Офицер замолк, но от своих угроз, от слов «король», «государство», «преступники», «вот так» совсем раскипятился. Выгнулся, заерзал на седле и принялся кричать: а чья это лошадь, что навьючено на лошади, а куда «эта» отправилась, не еду ли повезла врагам народа, уж не кормила ли она их как сообщница?!

— Не ори! — оборвала его мать и вдруг поняла, что это как раз то, что ему надо было сказать. — Не ори, мы не глухие! — добавила она.
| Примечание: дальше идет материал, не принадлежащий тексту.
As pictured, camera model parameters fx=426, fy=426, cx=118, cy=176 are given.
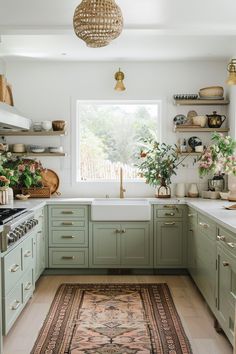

Офицер взбеленился, повернулся к жандармам и повелительным жестом руки в серой, плотно облегающей перчатке (мать потом только это еще и вспомнила) приказал одному из них вывести нашу лошадь на дорогу и пустить вслед за колонной.

— А ты, — повернулся он к матери, — налево кру-гом марш и лошадь — за узду! — И снова жандарму: — И ее и лошадь за колонной. Гони!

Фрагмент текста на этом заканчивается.